◆ **DATASET ROWS**
☆ ☆ ☆ ☆ ☆

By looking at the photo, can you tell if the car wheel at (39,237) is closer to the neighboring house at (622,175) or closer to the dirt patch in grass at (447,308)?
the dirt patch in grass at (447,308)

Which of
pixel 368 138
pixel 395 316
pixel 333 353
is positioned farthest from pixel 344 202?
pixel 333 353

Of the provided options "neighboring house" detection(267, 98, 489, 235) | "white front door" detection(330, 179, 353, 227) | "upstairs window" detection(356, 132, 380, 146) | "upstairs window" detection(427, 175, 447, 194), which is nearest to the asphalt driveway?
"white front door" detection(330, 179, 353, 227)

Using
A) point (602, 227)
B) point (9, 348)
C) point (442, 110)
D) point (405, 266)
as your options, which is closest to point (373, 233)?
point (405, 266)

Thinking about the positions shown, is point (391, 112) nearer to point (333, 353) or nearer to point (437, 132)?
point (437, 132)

☆ ☆ ☆ ☆ ☆

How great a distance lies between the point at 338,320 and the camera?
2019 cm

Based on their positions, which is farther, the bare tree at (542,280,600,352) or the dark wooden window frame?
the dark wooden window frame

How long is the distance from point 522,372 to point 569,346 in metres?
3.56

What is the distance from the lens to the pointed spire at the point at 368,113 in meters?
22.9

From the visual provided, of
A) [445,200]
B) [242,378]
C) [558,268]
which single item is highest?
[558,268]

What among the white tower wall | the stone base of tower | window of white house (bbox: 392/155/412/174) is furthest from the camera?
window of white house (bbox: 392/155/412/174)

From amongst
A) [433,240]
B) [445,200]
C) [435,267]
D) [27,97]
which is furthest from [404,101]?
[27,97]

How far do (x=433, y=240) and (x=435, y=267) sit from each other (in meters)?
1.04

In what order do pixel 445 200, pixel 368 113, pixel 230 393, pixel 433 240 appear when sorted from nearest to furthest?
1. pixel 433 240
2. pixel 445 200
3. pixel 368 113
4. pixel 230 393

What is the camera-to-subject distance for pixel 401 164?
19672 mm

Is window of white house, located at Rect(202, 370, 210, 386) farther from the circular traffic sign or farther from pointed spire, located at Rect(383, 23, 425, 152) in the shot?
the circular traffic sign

☆ ☆ ☆ ☆ ☆

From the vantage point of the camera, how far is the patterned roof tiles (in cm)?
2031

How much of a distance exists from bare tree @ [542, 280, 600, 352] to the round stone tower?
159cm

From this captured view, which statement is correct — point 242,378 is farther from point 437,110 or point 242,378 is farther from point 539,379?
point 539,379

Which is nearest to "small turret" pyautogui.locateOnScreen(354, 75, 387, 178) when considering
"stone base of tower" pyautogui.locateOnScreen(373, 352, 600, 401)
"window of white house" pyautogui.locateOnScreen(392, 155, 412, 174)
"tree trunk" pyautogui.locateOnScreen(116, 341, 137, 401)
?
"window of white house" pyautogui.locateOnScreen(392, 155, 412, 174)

☆ ☆ ☆ ☆ ☆

◆ **TASK BRIEF**
Count the lines of the material above that contain the string "house", treating uppercase and lowercase as different. Reply with the number alone.

◆ **WRITTEN REPLY**
7